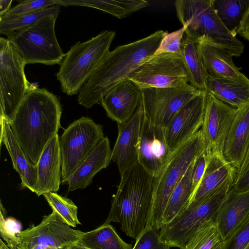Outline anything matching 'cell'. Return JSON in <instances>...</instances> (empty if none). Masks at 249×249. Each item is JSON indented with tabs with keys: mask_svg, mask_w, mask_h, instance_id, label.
Segmentation results:
<instances>
[{
	"mask_svg": "<svg viewBox=\"0 0 249 249\" xmlns=\"http://www.w3.org/2000/svg\"><path fill=\"white\" fill-rule=\"evenodd\" d=\"M141 89L185 86L189 77L181 54L163 53L153 55L129 77Z\"/></svg>",
	"mask_w": 249,
	"mask_h": 249,
	"instance_id": "8fae6325",
	"label": "cell"
},
{
	"mask_svg": "<svg viewBox=\"0 0 249 249\" xmlns=\"http://www.w3.org/2000/svg\"><path fill=\"white\" fill-rule=\"evenodd\" d=\"M206 156L203 176L186 209L198 204L225 183L235 178L236 169L226 160L223 154H206Z\"/></svg>",
	"mask_w": 249,
	"mask_h": 249,
	"instance_id": "d6986e66",
	"label": "cell"
},
{
	"mask_svg": "<svg viewBox=\"0 0 249 249\" xmlns=\"http://www.w3.org/2000/svg\"><path fill=\"white\" fill-rule=\"evenodd\" d=\"M231 189L237 192L249 191V169L234 179Z\"/></svg>",
	"mask_w": 249,
	"mask_h": 249,
	"instance_id": "60d3db41",
	"label": "cell"
},
{
	"mask_svg": "<svg viewBox=\"0 0 249 249\" xmlns=\"http://www.w3.org/2000/svg\"><path fill=\"white\" fill-rule=\"evenodd\" d=\"M12 0H0V16L5 15L11 8Z\"/></svg>",
	"mask_w": 249,
	"mask_h": 249,
	"instance_id": "ee69618b",
	"label": "cell"
},
{
	"mask_svg": "<svg viewBox=\"0 0 249 249\" xmlns=\"http://www.w3.org/2000/svg\"><path fill=\"white\" fill-rule=\"evenodd\" d=\"M237 34L249 41V5L237 31Z\"/></svg>",
	"mask_w": 249,
	"mask_h": 249,
	"instance_id": "b9f144b4",
	"label": "cell"
},
{
	"mask_svg": "<svg viewBox=\"0 0 249 249\" xmlns=\"http://www.w3.org/2000/svg\"><path fill=\"white\" fill-rule=\"evenodd\" d=\"M59 6H80L92 8L118 18H125L149 5L144 0H55Z\"/></svg>",
	"mask_w": 249,
	"mask_h": 249,
	"instance_id": "4316f807",
	"label": "cell"
},
{
	"mask_svg": "<svg viewBox=\"0 0 249 249\" xmlns=\"http://www.w3.org/2000/svg\"><path fill=\"white\" fill-rule=\"evenodd\" d=\"M7 212L0 200V234L7 245L12 249H17L18 234L22 231L19 221L12 217H7Z\"/></svg>",
	"mask_w": 249,
	"mask_h": 249,
	"instance_id": "e575fe53",
	"label": "cell"
},
{
	"mask_svg": "<svg viewBox=\"0 0 249 249\" xmlns=\"http://www.w3.org/2000/svg\"><path fill=\"white\" fill-rule=\"evenodd\" d=\"M249 244V214L223 242L221 249H244Z\"/></svg>",
	"mask_w": 249,
	"mask_h": 249,
	"instance_id": "d590c367",
	"label": "cell"
},
{
	"mask_svg": "<svg viewBox=\"0 0 249 249\" xmlns=\"http://www.w3.org/2000/svg\"><path fill=\"white\" fill-rule=\"evenodd\" d=\"M206 96L207 92L204 91L189 101L165 128L166 140L172 153L200 130Z\"/></svg>",
	"mask_w": 249,
	"mask_h": 249,
	"instance_id": "2e32d148",
	"label": "cell"
},
{
	"mask_svg": "<svg viewBox=\"0 0 249 249\" xmlns=\"http://www.w3.org/2000/svg\"><path fill=\"white\" fill-rule=\"evenodd\" d=\"M213 7L220 21L234 36L249 5V0H213Z\"/></svg>",
	"mask_w": 249,
	"mask_h": 249,
	"instance_id": "4dcf8cb0",
	"label": "cell"
},
{
	"mask_svg": "<svg viewBox=\"0 0 249 249\" xmlns=\"http://www.w3.org/2000/svg\"><path fill=\"white\" fill-rule=\"evenodd\" d=\"M56 5L55 0H26L12 7L4 16L14 17L33 13Z\"/></svg>",
	"mask_w": 249,
	"mask_h": 249,
	"instance_id": "f35d334b",
	"label": "cell"
},
{
	"mask_svg": "<svg viewBox=\"0 0 249 249\" xmlns=\"http://www.w3.org/2000/svg\"><path fill=\"white\" fill-rule=\"evenodd\" d=\"M196 160L171 194L163 215L162 227L180 214L188 206L193 194L192 175Z\"/></svg>",
	"mask_w": 249,
	"mask_h": 249,
	"instance_id": "f1b7e54d",
	"label": "cell"
},
{
	"mask_svg": "<svg viewBox=\"0 0 249 249\" xmlns=\"http://www.w3.org/2000/svg\"><path fill=\"white\" fill-rule=\"evenodd\" d=\"M59 136L55 134L48 142L37 164V177L35 192L38 196L56 193L61 182V159Z\"/></svg>",
	"mask_w": 249,
	"mask_h": 249,
	"instance_id": "ffe728a7",
	"label": "cell"
},
{
	"mask_svg": "<svg viewBox=\"0 0 249 249\" xmlns=\"http://www.w3.org/2000/svg\"><path fill=\"white\" fill-rule=\"evenodd\" d=\"M223 243L214 218L202 224L180 249H221Z\"/></svg>",
	"mask_w": 249,
	"mask_h": 249,
	"instance_id": "d6a6232c",
	"label": "cell"
},
{
	"mask_svg": "<svg viewBox=\"0 0 249 249\" xmlns=\"http://www.w3.org/2000/svg\"><path fill=\"white\" fill-rule=\"evenodd\" d=\"M43 196L53 211L65 223L72 227L81 224L77 216L78 207L71 199L55 192H49Z\"/></svg>",
	"mask_w": 249,
	"mask_h": 249,
	"instance_id": "836d02e7",
	"label": "cell"
},
{
	"mask_svg": "<svg viewBox=\"0 0 249 249\" xmlns=\"http://www.w3.org/2000/svg\"><path fill=\"white\" fill-rule=\"evenodd\" d=\"M206 92L236 108L249 102V78L242 73L231 78L207 79Z\"/></svg>",
	"mask_w": 249,
	"mask_h": 249,
	"instance_id": "484cf974",
	"label": "cell"
},
{
	"mask_svg": "<svg viewBox=\"0 0 249 249\" xmlns=\"http://www.w3.org/2000/svg\"><path fill=\"white\" fill-rule=\"evenodd\" d=\"M132 249H171V247L161 240L158 230L145 228L136 239Z\"/></svg>",
	"mask_w": 249,
	"mask_h": 249,
	"instance_id": "8d00e7d4",
	"label": "cell"
},
{
	"mask_svg": "<svg viewBox=\"0 0 249 249\" xmlns=\"http://www.w3.org/2000/svg\"><path fill=\"white\" fill-rule=\"evenodd\" d=\"M60 6L54 5L33 13L18 16H0V33L8 36L15 32L27 27L42 18L59 15Z\"/></svg>",
	"mask_w": 249,
	"mask_h": 249,
	"instance_id": "1f68e13d",
	"label": "cell"
},
{
	"mask_svg": "<svg viewBox=\"0 0 249 249\" xmlns=\"http://www.w3.org/2000/svg\"><path fill=\"white\" fill-rule=\"evenodd\" d=\"M206 164V156L205 152H204L201 154L195 161L192 175L193 194L192 197L197 188L205 172Z\"/></svg>",
	"mask_w": 249,
	"mask_h": 249,
	"instance_id": "ab89813d",
	"label": "cell"
},
{
	"mask_svg": "<svg viewBox=\"0 0 249 249\" xmlns=\"http://www.w3.org/2000/svg\"><path fill=\"white\" fill-rule=\"evenodd\" d=\"M144 108L142 102L133 116L123 124H118V136L112 150L111 160L115 162L120 175L138 159V146Z\"/></svg>",
	"mask_w": 249,
	"mask_h": 249,
	"instance_id": "e0dca14e",
	"label": "cell"
},
{
	"mask_svg": "<svg viewBox=\"0 0 249 249\" xmlns=\"http://www.w3.org/2000/svg\"><path fill=\"white\" fill-rule=\"evenodd\" d=\"M68 249H89L78 245H77L75 244L72 245L70 247L68 248Z\"/></svg>",
	"mask_w": 249,
	"mask_h": 249,
	"instance_id": "bcb514c9",
	"label": "cell"
},
{
	"mask_svg": "<svg viewBox=\"0 0 249 249\" xmlns=\"http://www.w3.org/2000/svg\"><path fill=\"white\" fill-rule=\"evenodd\" d=\"M26 62L13 43L0 37V117L9 123L30 89L26 78Z\"/></svg>",
	"mask_w": 249,
	"mask_h": 249,
	"instance_id": "ba28073f",
	"label": "cell"
},
{
	"mask_svg": "<svg viewBox=\"0 0 249 249\" xmlns=\"http://www.w3.org/2000/svg\"><path fill=\"white\" fill-rule=\"evenodd\" d=\"M83 233L71 228L52 211L39 224L18 234L17 249H68Z\"/></svg>",
	"mask_w": 249,
	"mask_h": 249,
	"instance_id": "7c38bea8",
	"label": "cell"
},
{
	"mask_svg": "<svg viewBox=\"0 0 249 249\" xmlns=\"http://www.w3.org/2000/svg\"><path fill=\"white\" fill-rule=\"evenodd\" d=\"M62 107L58 98L45 88L31 84L9 123L29 161L36 166L49 141L60 128Z\"/></svg>",
	"mask_w": 249,
	"mask_h": 249,
	"instance_id": "6da1fadb",
	"label": "cell"
},
{
	"mask_svg": "<svg viewBox=\"0 0 249 249\" xmlns=\"http://www.w3.org/2000/svg\"><path fill=\"white\" fill-rule=\"evenodd\" d=\"M0 145L3 144L10 156L13 167L18 174L23 188L34 193L37 177V168L28 160L15 137L9 122L0 117Z\"/></svg>",
	"mask_w": 249,
	"mask_h": 249,
	"instance_id": "cb8c5ba5",
	"label": "cell"
},
{
	"mask_svg": "<svg viewBox=\"0 0 249 249\" xmlns=\"http://www.w3.org/2000/svg\"><path fill=\"white\" fill-rule=\"evenodd\" d=\"M185 29H180L168 33L161 40L154 55L163 53H172L181 54V42Z\"/></svg>",
	"mask_w": 249,
	"mask_h": 249,
	"instance_id": "74e56055",
	"label": "cell"
},
{
	"mask_svg": "<svg viewBox=\"0 0 249 249\" xmlns=\"http://www.w3.org/2000/svg\"><path fill=\"white\" fill-rule=\"evenodd\" d=\"M111 153L109 141L105 137L68 179V192L84 189L90 185L94 176L109 165L111 160Z\"/></svg>",
	"mask_w": 249,
	"mask_h": 249,
	"instance_id": "7402d4cb",
	"label": "cell"
},
{
	"mask_svg": "<svg viewBox=\"0 0 249 249\" xmlns=\"http://www.w3.org/2000/svg\"><path fill=\"white\" fill-rule=\"evenodd\" d=\"M244 249H249V244L248 245V246Z\"/></svg>",
	"mask_w": 249,
	"mask_h": 249,
	"instance_id": "7dc6e473",
	"label": "cell"
},
{
	"mask_svg": "<svg viewBox=\"0 0 249 249\" xmlns=\"http://www.w3.org/2000/svg\"><path fill=\"white\" fill-rule=\"evenodd\" d=\"M213 0H177L174 5L177 17L188 37L205 40L221 48L232 56L244 51V44L225 27L217 16Z\"/></svg>",
	"mask_w": 249,
	"mask_h": 249,
	"instance_id": "277c9868",
	"label": "cell"
},
{
	"mask_svg": "<svg viewBox=\"0 0 249 249\" xmlns=\"http://www.w3.org/2000/svg\"><path fill=\"white\" fill-rule=\"evenodd\" d=\"M206 149V142L200 129L172 153L160 174L154 178L152 205L146 228L160 230L163 215L173 190Z\"/></svg>",
	"mask_w": 249,
	"mask_h": 249,
	"instance_id": "8992f818",
	"label": "cell"
},
{
	"mask_svg": "<svg viewBox=\"0 0 249 249\" xmlns=\"http://www.w3.org/2000/svg\"><path fill=\"white\" fill-rule=\"evenodd\" d=\"M233 182L225 183L200 203L185 209L163 225L159 231L161 240L171 248H182L202 224L215 217Z\"/></svg>",
	"mask_w": 249,
	"mask_h": 249,
	"instance_id": "9c48e42d",
	"label": "cell"
},
{
	"mask_svg": "<svg viewBox=\"0 0 249 249\" xmlns=\"http://www.w3.org/2000/svg\"><path fill=\"white\" fill-rule=\"evenodd\" d=\"M104 138L102 125L86 117L74 121L64 130L59 138L61 182H67Z\"/></svg>",
	"mask_w": 249,
	"mask_h": 249,
	"instance_id": "30bf717a",
	"label": "cell"
},
{
	"mask_svg": "<svg viewBox=\"0 0 249 249\" xmlns=\"http://www.w3.org/2000/svg\"><path fill=\"white\" fill-rule=\"evenodd\" d=\"M58 16L53 15L42 18L7 36L26 64L53 65H60L62 61L65 53L57 41L55 32Z\"/></svg>",
	"mask_w": 249,
	"mask_h": 249,
	"instance_id": "52a82bcc",
	"label": "cell"
},
{
	"mask_svg": "<svg viewBox=\"0 0 249 249\" xmlns=\"http://www.w3.org/2000/svg\"><path fill=\"white\" fill-rule=\"evenodd\" d=\"M0 249H12L5 243L1 239H0Z\"/></svg>",
	"mask_w": 249,
	"mask_h": 249,
	"instance_id": "f6af8a7d",
	"label": "cell"
},
{
	"mask_svg": "<svg viewBox=\"0 0 249 249\" xmlns=\"http://www.w3.org/2000/svg\"><path fill=\"white\" fill-rule=\"evenodd\" d=\"M116 33L105 30L90 39L78 41L65 53L56 73L62 90L71 96L79 92L110 51Z\"/></svg>",
	"mask_w": 249,
	"mask_h": 249,
	"instance_id": "5b68a950",
	"label": "cell"
},
{
	"mask_svg": "<svg viewBox=\"0 0 249 249\" xmlns=\"http://www.w3.org/2000/svg\"><path fill=\"white\" fill-rule=\"evenodd\" d=\"M154 177L137 161L121 175L104 223H119L121 230L135 240L146 228L151 211Z\"/></svg>",
	"mask_w": 249,
	"mask_h": 249,
	"instance_id": "3957f363",
	"label": "cell"
},
{
	"mask_svg": "<svg viewBox=\"0 0 249 249\" xmlns=\"http://www.w3.org/2000/svg\"><path fill=\"white\" fill-rule=\"evenodd\" d=\"M197 51L208 76L231 78L242 72L234 63L232 56L223 49L205 40L195 41Z\"/></svg>",
	"mask_w": 249,
	"mask_h": 249,
	"instance_id": "d4e9b609",
	"label": "cell"
},
{
	"mask_svg": "<svg viewBox=\"0 0 249 249\" xmlns=\"http://www.w3.org/2000/svg\"><path fill=\"white\" fill-rule=\"evenodd\" d=\"M142 89L146 115L151 123L164 128L186 103L204 91L189 84L178 88Z\"/></svg>",
	"mask_w": 249,
	"mask_h": 249,
	"instance_id": "4fadbf2b",
	"label": "cell"
},
{
	"mask_svg": "<svg viewBox=\"0 0 249 249\" xmlns=\"http://www.w3.org/2000/svg\"><path fill=\"white\" fill-rule=\"evenodd\" d=\"M249 214V191L237 192L231 188L214 217L223 242Z\"/></svg>",
	"mask_w": 249,
	"mask_h": 249,
	"instance_id": "603a6c76",
	"label": "cell"
},
{
	"mask_svg": "<svg viewBox=\"0 0 249 249\" xmlns=\"http://www.w3.org/2000/svg\"><path fill=\"white\" fill-rule=\"evenodd\" d=\"M181 55L189 84L200 91H206L208 75L198 55L196 42L186 36L182 40Z\"/></svg>",
	"mask_w": 249,
	"mask_h": 249,
	"instance_id": "f546056e",
	"label": "cell"
},
{
	"mask_svg": "<svg viewBox=\"0 0 249 249\" xmlns=\"http://www.w3.org/2000/svg\"><path fill=\"white\" fill-rule=\"evenodd\" d=\"M249 169V146L247 149L245 158L240 167L236 170L235 178L241 176ZM234 178V179H235Z\"/></svg>",
	"mask_w": 249,
	"mask_h": 249,
	"instance_id": "7bdbcfd3",
	"label": "cell"
},
{
	"mask_svg": "<svg viewBox=\"0 0 249 249\" xmlns=\"http://www.w3.org/2000/svg\"><path fill=\"white\" fill-rule=\"evenodd\" d=\"M237 108L207 92L201 131L206 144V154H223L225 143Z\"/></svg>",
	"mask_w": 249,
	"mask_h": 249,
	"instance_id": "5bb4252c",
	"label": "cell"
},
{
	"mask_svg": "<svg viewBox=\"0 0 249 249\" xmlns=\"http://www.w3.org/2000/svg\"><path fill=\"white\" fill-rule=\"evenodd\" d=\"M172 153L166 140L165 128L151 123L144 112L138 146L139 164L156 178L167 164Z\"/></svg>",
	"mask_w": 249,
	"mask_h": 249,
	"instance_id": "9a60e30c",
	"label": "cell"
},
{
	"mask_svg": "<svg viewBox=\"0 0 249 249\" xmlns=\"http://www.w3.org/2000/svg\"><path fill=\"white\" fill-rule=\"evenodd\" d=\"M142 89L132 81L127 79L113 87L102 98L100 103L107 115L118 124L129 120L139 106Z\"/></svg>",
	"mask_w": 249,
	"mask_h": 249,
	"instance_id": "ac0fdd59",
	"label": "cell"
},
{
	"mask_svg": "<svg viewBox=\"0 0 249 249\" xmlns=\"http://www.w3.org/2000/svg\"><path fill=\"white\" fill-rule=\"evenodd\" d=\"M75 244L89 249H132V244L124 241L110 224L81 234Z\"/></svg>",
	"mask_w": 249,
	"mask_h": 249,
	"instance_id": "83f0119b",
	"label": "cell"
},
{
	"mask_svg": "<svg viewBox=\"0 0 249 249\" xmlns=\"http://www.w3.org/2000/svg\"><path fill=\"white\" fill-rule=\"evenodd\" d=\"M249 146V102L237 108L225 143L223 154L236 170L240 167Z\"/></svg>",
	"mask_w": 249,
	"mask_h": 249,
	"instance_id": "44dd1931",
	"label": "cell"
},
{
	"mask_svg": "<svg viewBox=\"0 0 249 249\" xmlns=\"http://www.w3.org/2000/svg\"><path fill=\"white\" fill-rule=\"evenodd\" d=\"M168 32L158 30L132 42L117 46L105 56L78 95V103L89 108L117 84L127 79L152 57Z\"/></svg>",
	"mask_w": 249,
	"mask_h": 249,
	"instance_id": "7a4b0ae2",
	"label": "cell"
}]
</instances>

▶ _Task details_: Copy out word for word the part of the material that opens at its very start and closes with the line containing "189L237 192L249 191V169L234", with both ends included. Leave the pictures out of your answer.

▶ _Exercise output_:
Outline anything matching 'cell'. Return JSON in <instances>...</instances> (empty if none). Masks at 249×249. Each item is JSON indented with tabs with keys: mask_svg, mask_w, mask_h, instance_id, label.
Segmentation results:
<instances>
[{
	"mask_svg": "<svg viewBox=\"0 0 249 249\" xmlns=\"http://www.w3.org/2000/svg\"><path fill=\"white\" fill-rule=\"evenodd\" d=\"M141 89L185 86L189 77L181 54L163 53L153 55L129 77Z\"/></svg>",
	"mask_w": 249,
	"mask_h": 249,
	"instance_id": "8fae6325",
	"label": "cell"
},
{
	"mask_svg": "<svg viewBox=\"0 0 249 249\" xmlns=\"http://www.w3.org/2000/svg\"><path fill=\"white\" fill-rule=\"evenodd\" d=\"M206 156L203 176L186 209L198 204L225 183L235 178L236 169L226 160L223 154H206Z\"/></svg>",
	"mask_w": 249,
	"mask_h": 249,
	"instance_id": "d6986e66",
	"label": "cell"
},
{
	"mask_svg": "<svg viewBox=\"0 0 249 249\" xmlns=\"http://www.w3.org/2000/svg\"><path fill=\"white\" fill-rule=\"evenodd\" d=\"M231 189L237 192L249 191V169L234 179Z\"/></svg>",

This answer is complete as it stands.